Why would people want a British barber?

If all you need is a cut, then surely any of the many barbers/hairdressers will do?


I am just trying to understand what a British barber brings to the situation that a Spanish one doesn't.


----------



## Horlics (Sep 27, 2011)

I can't help the Op because I don't know which towns have the highest populations of Brits. But I understand why he's asking, because I would imagine Spanish people wouldn't flock to a British barber when they have plenty of others run by people who they can have a good chat to whilst having the cut, so a place with lots of Brits is the best target.

I don't think you'll find anywhere that's crying out for another barber of any nationality though, Op.

But on the question "why would people want a British barber". Exactly! I miss my favourite Lebanese barber in the UAE who proved it is possible to cut someone's hair without filling their shirt with the clippings. And he used to stick hot waxed sticks up my nose and yank the hair out.
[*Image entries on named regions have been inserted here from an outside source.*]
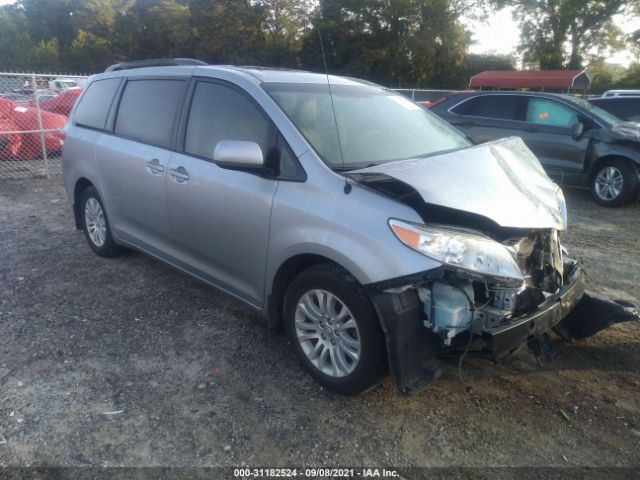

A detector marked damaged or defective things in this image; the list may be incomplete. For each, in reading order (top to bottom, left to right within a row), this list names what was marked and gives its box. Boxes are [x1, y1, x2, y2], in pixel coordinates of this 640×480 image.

crumpled hood [350, 137, 564, 231]
broken headlight [390, 218, 524, 284]
damaged front end [356, 138, 640, 394]
crushed front bumper [368, 262, 636, 394]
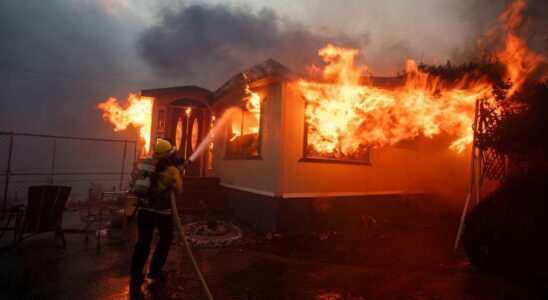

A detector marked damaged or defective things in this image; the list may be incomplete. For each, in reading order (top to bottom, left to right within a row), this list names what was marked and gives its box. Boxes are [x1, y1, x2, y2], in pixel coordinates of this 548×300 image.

broken window [226, 89, 262, 158]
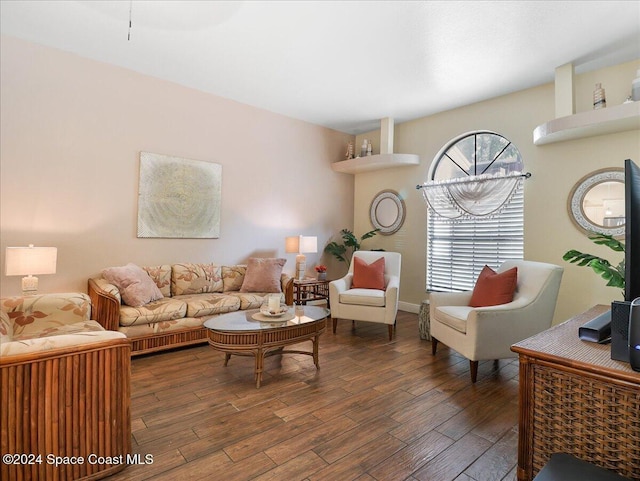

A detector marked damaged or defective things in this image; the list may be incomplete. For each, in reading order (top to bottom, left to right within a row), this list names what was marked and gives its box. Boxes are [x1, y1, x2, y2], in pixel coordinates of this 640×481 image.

rust throw pillow [350, 255, 384, 288]
rust throw pillow [468, 262, 516, 308]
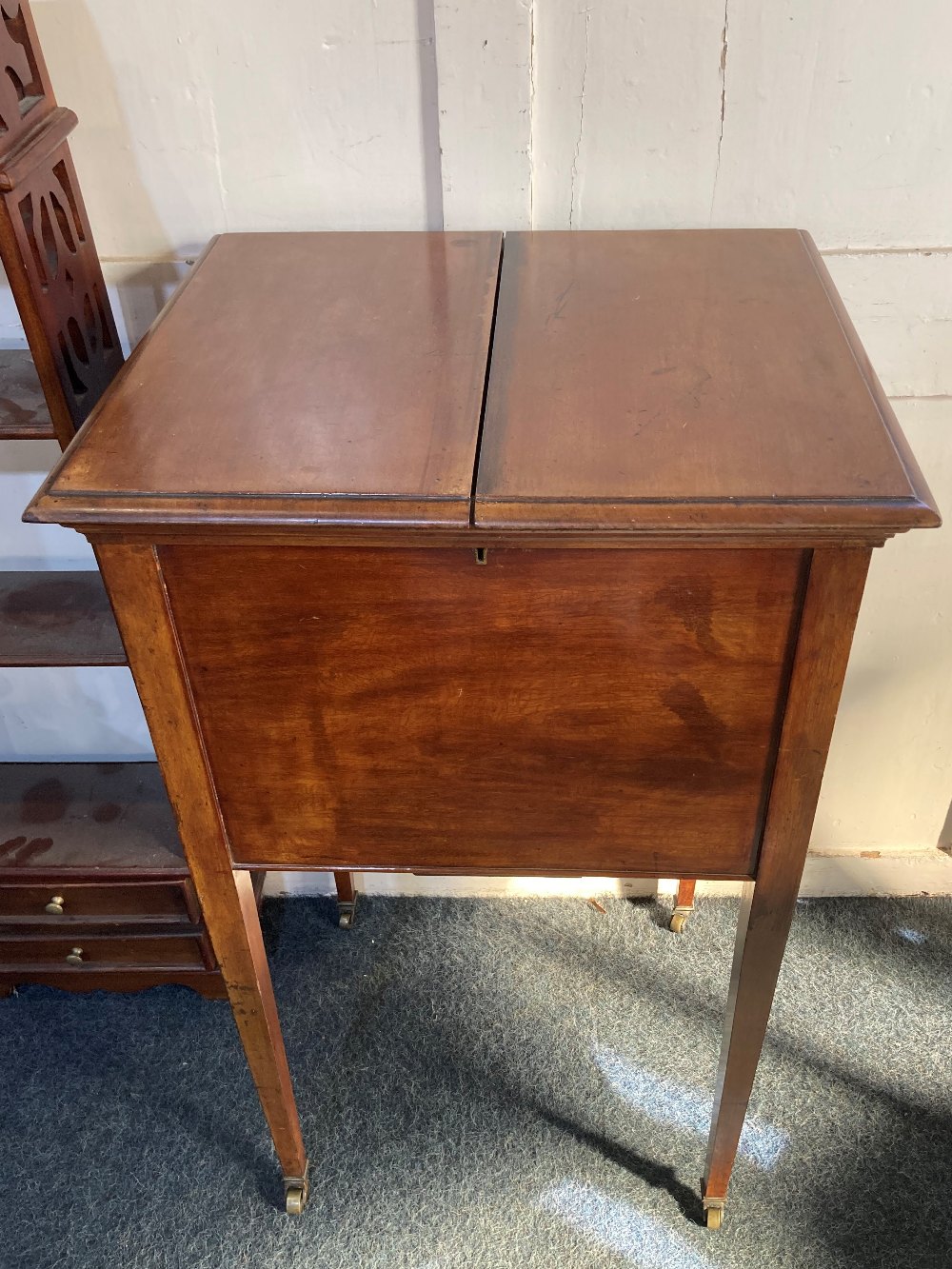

British barbers need to learn a few tricks.


----------



## xabiaxica (Jun 23, 2009)

snikpoh said:


> Why would people want a British barber?
> 
> If all you need is a cut, then surely any of the many barbers/hairdressers will do?
> 
> ...


a couple of years ago an English girl with barely a word of Spanish - although an experienced barber with a salon in the UK - pitched up in Jávea & opened a barbershop

most people thought she had no chance.. Jávea seems to have a unisex hair salon on every corner & several barbers as well - one of which had just gone out of business

she is doing really well & is advertising for an assistant now - & still has the salon in the UK

so who knows - it works for some


----------



## Pesky Wesky (May 10, 2009)

Tiarna1932 said:


> Hi I'm trying to find out where would be best to open a barbers in Spain ,what towns have highest population of brtitish people thanks ??


Torrevieja, Orihuela, Benidorm and perhaps Moraira are some places that come to mind.
Not Cadiz, Chiclana, Estepona and San Pedro de Alcántara


----------



## xabiaxica (Jun 23, 2009)

Pesky Wesky said:


> Torrevieja, Orihuela, Benidorm and perhaps Moraira are some places that come to mind.
> Not Cadiz, Chiclana, Estepona and San Pedro de Alcántara


not so sure about Moraira - lots of 'I don't really live here' Brits there though


----------



## VFR (Dec 23, 2009)

Tiarna1932 said:


> Hi I'm trying to find out where would be best to open a barbers in Spain ,what towns have highest population of brtitish people thanks ??


La Cala de Mijas.


----------



## baldilocks (Mar 7, 2010)

Many Spanish barbers are getting on in age and are required to retire when they draw their OAP, although many just shut the shop and do house-calls instead. Most Spanish barbers have had proper training and will proudly present their certificates on the wall and do an excellent job - I don't get all the clippings down my shirt either!! At 6€ per cut (simple short back and sides) it is excellent value for money - back in UK (7 years ago) I was paying £7 and had to go home to change and have a shower to get rid of the clippings.


----------



## snikpoh (Nov 19, 2007)

baldilocks said:


> Many Spanish barbers are getting on in age and are required to retire when they draw their OAP, although many just shut the shop and do house-calls instead. Most Spanish barbers have had proper training and will proudly present their certificates on the wall and do an excellent job - I don't get all the clippings down my shirt either!! At 6€ per cut (simple short back and sides) it is excellent value for money - back in UK (7 years ago) I was paying £7 and had to go home to change and have a shower to get rid of the clippings.


We pay 7,50€ which includes TWO washes. One before and one afterwards to get rid of any loose hairs - never seen that done in UK.


----------



## 90199 (Mar 21, 2010)

The southern resorts of Tenerife and Gran Canaria, lots of British tourists and residents.


----------